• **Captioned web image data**
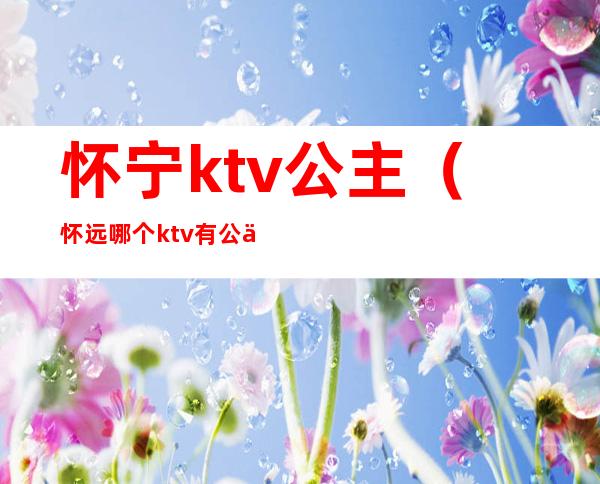 怀宁ktv公主（怀远哪个ktv有公主）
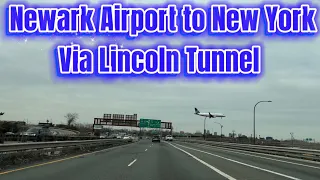 Driving from Newark Liberty Airport (New Jersey) to New York via Lincoln Tunnel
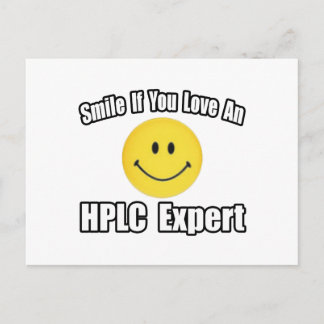 Carte Postale Sourire... Aimez un expert HPLC
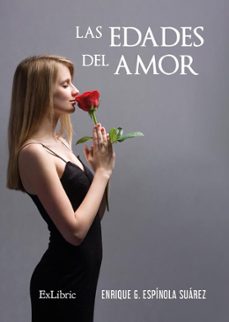 (i.b.d.) las edades del amor-enrique g. espinola suarez-9788419827685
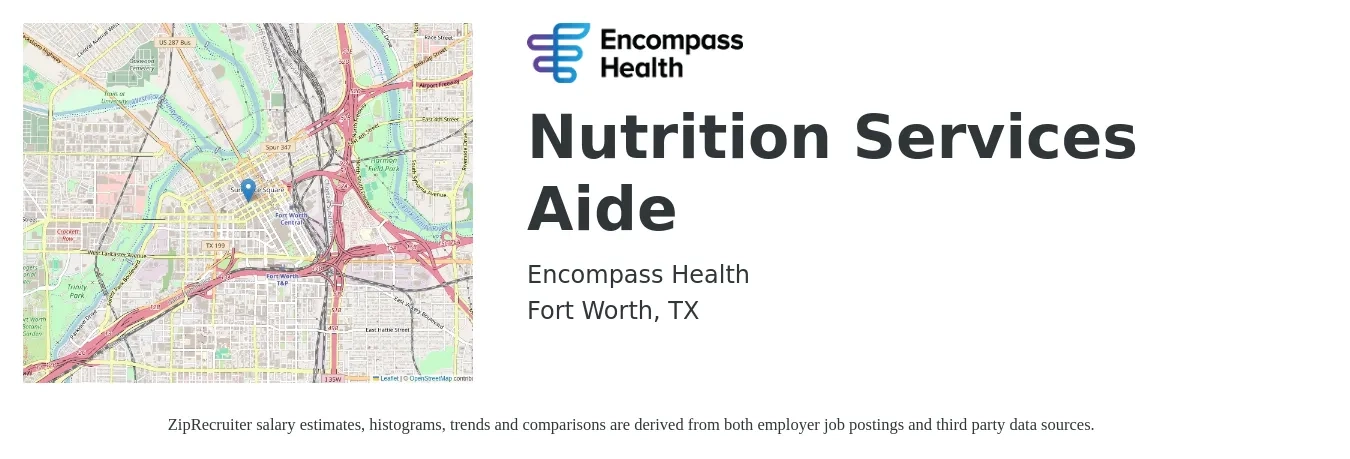Encompass Health job posting for a Nutrition Services Aide in Fort Worth, TX with a salary of $14 to $18 Hourly with a map of Fort Worth location.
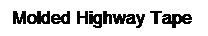 Text Box: Molded Highway Tape
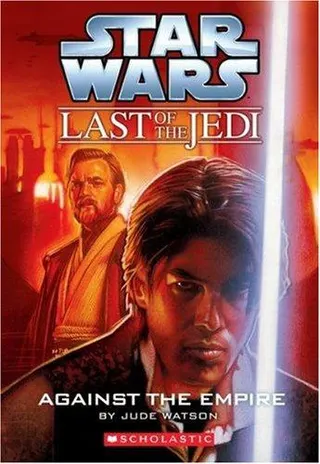 Cover of Star Wars - Last of the Jedi - Against the Empire
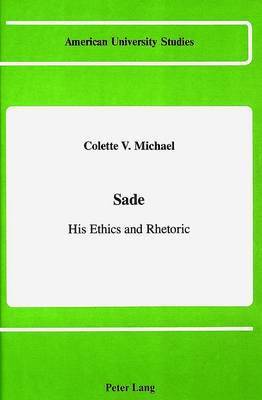 Colette V. Michael - Sade, His Ethics and Rhetoric, Inbunden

• **Work to complete**
Leaving every picture out, output the data exactly as it stands.

• **Task response**
 怀宁ktv公主（怀远哪个ktv有公主）
 Driving from Newark Liberty Airport (New Jersey) to New York via Lincoln Tunnel
 Carte Postale Sourire... Aimez un expert HPLC
 (i.b.d.) las edades del amor-enrique g. espinola suarez-9788419827685
Encompass Health job posting for a Nutrition Services Aide in Fort Worth, TX with a salary of $14 to $18 Hourly with a map of Fort Worth location.
 Text Box: Molded Highway Tape
 Cover of Star Wars - Last of the Jedi - Against the Empire
 Colette V. Michael - Sade, His Ethics and Rhetoric, Inbunden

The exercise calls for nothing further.